▶ **Requests**:
(A) In the passage on overseeding warm season lawns with rye, which grasses are usually too thick for the seed to get proper ground contact?
(B) Repeat the passage on overseeding warm season lawns with rye, starting with "Many folks who" and going on through "its full glory.".

▶ **Given passage**:
+++

Many folks who like the advantages that warm season grasses provide abhor the dull, drab look that they possess in the winter. This problem can be eliminated in the fall by overseeding the warm season lawn with rye. Hybrid Bermuda and centipede grasses tolerate this the best. Zoysia grasses are usually too thick for the seed to have proper ground contact for germination.

There is one drawback to this approach. The rye will thrive in April and May before the temperatures reach 80 degrees. The warm season grass is trying to break dormancy at this time. These grasses compete with each other, and the warm season grasses may come in spotty. In late May the rye starts to die out and the dead patches of rye are visible. There is about a month-long transition period when a lawn managed in this manner is not in its full glory.

+++

▶ **Raw records**:
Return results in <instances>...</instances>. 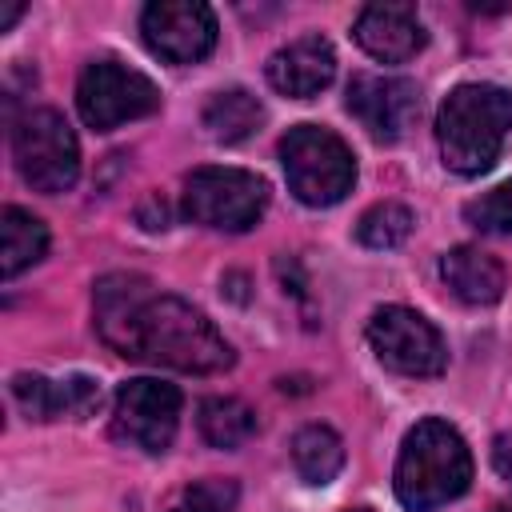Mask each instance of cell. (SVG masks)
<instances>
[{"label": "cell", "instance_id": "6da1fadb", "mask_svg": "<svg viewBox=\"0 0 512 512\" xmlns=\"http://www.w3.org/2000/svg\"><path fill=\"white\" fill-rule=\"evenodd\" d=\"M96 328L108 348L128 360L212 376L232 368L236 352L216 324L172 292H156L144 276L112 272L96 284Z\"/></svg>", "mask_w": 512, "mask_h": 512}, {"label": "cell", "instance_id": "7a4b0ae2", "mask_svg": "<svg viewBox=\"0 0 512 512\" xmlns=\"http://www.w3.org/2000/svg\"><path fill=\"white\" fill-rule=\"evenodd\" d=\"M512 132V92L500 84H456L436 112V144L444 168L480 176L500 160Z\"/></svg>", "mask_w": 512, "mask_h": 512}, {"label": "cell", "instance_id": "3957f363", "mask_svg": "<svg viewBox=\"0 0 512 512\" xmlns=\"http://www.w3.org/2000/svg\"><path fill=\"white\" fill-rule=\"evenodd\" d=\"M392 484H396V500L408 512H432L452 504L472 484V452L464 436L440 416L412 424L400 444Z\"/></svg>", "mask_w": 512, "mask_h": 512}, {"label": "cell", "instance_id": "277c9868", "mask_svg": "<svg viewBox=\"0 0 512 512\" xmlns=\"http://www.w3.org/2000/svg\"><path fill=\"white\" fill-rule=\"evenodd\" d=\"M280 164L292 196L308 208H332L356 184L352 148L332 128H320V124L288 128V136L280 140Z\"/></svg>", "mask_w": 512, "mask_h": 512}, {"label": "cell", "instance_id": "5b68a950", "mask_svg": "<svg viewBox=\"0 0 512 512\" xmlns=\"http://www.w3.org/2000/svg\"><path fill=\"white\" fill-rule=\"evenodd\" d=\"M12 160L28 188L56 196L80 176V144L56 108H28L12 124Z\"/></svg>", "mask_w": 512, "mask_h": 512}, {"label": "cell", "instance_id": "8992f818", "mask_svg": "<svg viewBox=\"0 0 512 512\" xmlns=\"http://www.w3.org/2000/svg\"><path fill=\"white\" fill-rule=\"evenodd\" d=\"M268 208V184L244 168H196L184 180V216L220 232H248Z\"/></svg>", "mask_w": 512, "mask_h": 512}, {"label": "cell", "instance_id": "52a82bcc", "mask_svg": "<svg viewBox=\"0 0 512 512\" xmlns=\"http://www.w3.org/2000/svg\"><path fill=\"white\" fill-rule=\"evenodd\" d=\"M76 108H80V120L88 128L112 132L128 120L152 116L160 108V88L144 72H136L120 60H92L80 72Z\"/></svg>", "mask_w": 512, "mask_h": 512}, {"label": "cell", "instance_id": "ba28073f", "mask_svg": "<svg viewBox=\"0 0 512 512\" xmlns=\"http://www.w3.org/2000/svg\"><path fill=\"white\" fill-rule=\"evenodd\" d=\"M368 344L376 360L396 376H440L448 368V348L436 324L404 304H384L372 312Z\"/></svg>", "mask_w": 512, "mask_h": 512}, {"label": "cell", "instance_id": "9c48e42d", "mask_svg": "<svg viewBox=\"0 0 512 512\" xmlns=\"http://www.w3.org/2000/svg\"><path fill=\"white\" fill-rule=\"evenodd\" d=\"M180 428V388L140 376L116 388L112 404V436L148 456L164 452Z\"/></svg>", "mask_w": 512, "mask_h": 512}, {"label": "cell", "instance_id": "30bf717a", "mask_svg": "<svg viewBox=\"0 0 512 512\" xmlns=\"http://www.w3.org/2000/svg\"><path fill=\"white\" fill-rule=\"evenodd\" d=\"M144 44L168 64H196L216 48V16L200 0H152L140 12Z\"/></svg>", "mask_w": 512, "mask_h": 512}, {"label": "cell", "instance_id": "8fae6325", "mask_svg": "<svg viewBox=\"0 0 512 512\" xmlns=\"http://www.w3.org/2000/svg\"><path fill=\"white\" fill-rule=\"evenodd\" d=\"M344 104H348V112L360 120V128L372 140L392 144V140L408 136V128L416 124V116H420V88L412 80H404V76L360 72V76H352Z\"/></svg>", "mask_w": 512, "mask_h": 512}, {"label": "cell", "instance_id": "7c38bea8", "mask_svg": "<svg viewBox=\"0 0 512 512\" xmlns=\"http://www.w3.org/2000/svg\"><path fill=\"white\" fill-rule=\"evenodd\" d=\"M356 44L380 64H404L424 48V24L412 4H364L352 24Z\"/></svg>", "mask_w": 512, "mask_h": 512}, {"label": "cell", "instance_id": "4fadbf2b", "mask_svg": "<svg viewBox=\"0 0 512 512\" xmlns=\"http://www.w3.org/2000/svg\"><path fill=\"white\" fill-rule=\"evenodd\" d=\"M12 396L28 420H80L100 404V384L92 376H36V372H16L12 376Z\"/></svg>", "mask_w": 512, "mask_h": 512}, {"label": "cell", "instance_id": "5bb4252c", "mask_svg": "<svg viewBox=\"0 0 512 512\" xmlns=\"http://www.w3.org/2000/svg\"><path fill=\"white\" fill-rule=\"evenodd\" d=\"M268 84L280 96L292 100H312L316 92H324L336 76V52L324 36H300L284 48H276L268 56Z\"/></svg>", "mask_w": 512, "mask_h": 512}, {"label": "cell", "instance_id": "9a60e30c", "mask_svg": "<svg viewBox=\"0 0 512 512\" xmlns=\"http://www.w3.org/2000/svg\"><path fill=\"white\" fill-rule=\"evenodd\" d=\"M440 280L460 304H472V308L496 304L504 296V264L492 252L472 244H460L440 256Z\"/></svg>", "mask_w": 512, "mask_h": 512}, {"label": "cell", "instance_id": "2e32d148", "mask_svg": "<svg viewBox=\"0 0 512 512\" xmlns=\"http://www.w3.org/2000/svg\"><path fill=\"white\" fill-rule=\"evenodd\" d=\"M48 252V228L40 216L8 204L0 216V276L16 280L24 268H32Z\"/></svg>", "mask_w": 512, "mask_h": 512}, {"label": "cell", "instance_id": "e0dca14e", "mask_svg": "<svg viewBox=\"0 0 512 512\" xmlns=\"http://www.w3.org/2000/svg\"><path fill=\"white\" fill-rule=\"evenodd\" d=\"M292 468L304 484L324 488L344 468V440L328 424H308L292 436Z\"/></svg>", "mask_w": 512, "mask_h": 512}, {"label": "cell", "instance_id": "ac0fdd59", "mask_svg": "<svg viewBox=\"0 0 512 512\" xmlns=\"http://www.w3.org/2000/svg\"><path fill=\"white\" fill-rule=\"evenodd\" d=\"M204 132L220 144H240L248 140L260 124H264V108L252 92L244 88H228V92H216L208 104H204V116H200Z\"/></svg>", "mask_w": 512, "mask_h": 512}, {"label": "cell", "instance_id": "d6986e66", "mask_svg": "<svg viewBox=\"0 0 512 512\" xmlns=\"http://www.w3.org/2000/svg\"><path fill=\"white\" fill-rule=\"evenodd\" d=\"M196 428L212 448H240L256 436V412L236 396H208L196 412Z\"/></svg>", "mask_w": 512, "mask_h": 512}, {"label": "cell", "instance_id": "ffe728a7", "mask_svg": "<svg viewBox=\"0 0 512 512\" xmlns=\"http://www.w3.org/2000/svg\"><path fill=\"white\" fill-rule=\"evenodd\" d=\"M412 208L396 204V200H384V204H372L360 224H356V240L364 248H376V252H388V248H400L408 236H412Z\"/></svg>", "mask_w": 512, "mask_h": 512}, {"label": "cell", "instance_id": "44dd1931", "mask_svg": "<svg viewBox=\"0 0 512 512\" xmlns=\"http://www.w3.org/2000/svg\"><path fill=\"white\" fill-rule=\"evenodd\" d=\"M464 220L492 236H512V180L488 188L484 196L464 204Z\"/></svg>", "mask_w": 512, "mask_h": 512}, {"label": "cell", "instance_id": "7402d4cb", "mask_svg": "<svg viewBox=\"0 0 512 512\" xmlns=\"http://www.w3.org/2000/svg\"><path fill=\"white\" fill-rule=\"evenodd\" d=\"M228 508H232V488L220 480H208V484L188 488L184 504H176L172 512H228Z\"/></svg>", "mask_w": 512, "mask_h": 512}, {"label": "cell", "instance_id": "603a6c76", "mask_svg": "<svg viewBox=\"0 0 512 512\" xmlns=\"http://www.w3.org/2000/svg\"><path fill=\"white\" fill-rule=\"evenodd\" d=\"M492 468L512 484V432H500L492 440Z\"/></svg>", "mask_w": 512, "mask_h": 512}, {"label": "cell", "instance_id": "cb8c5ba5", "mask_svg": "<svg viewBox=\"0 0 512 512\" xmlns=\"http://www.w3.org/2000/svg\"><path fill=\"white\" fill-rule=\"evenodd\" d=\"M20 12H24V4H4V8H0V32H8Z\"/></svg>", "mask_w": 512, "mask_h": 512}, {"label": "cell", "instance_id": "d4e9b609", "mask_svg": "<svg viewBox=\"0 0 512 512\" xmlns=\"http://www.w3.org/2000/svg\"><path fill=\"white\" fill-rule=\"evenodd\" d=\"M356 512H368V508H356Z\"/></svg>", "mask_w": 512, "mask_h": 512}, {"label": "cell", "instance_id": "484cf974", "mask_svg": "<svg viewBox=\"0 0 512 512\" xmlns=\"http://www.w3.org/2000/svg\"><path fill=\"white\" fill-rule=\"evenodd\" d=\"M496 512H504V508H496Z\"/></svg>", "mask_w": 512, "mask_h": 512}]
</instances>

+++

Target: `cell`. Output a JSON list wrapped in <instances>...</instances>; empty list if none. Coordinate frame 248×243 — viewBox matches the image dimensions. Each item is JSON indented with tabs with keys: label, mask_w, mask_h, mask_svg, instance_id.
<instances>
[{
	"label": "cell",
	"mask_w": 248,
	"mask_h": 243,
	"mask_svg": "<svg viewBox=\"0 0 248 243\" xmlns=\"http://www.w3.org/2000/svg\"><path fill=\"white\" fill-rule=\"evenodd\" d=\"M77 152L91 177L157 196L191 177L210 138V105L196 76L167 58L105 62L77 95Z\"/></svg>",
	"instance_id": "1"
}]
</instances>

+++

▶ **Answers for the tasks**:
(A) Zoysia grasses.

(B)
Many folks who like the advantages that warm season grasses provide abhor the dull, drab look that they possess in the winter. This problem can be eliminated in the fall by overseeding the warm season lawn with rye. Hybrid Bermuda and centipede grasses tolerate this the best. Zoysia grasses are usually too thick for the seed to have proper ground contact for germination.

There is one drawback to this approach. The rye will thrive in April and May before the temperatures reach 80 degrees. The warm season grass is trying to break dormancy at this time. These grasses compete with each other, and the warm season grasses may come in spotty. In late May the rye starts to die out and the dead patches of rye are visible. There is about a month-long transition period when a lawn managed in this manner is not in its full glory.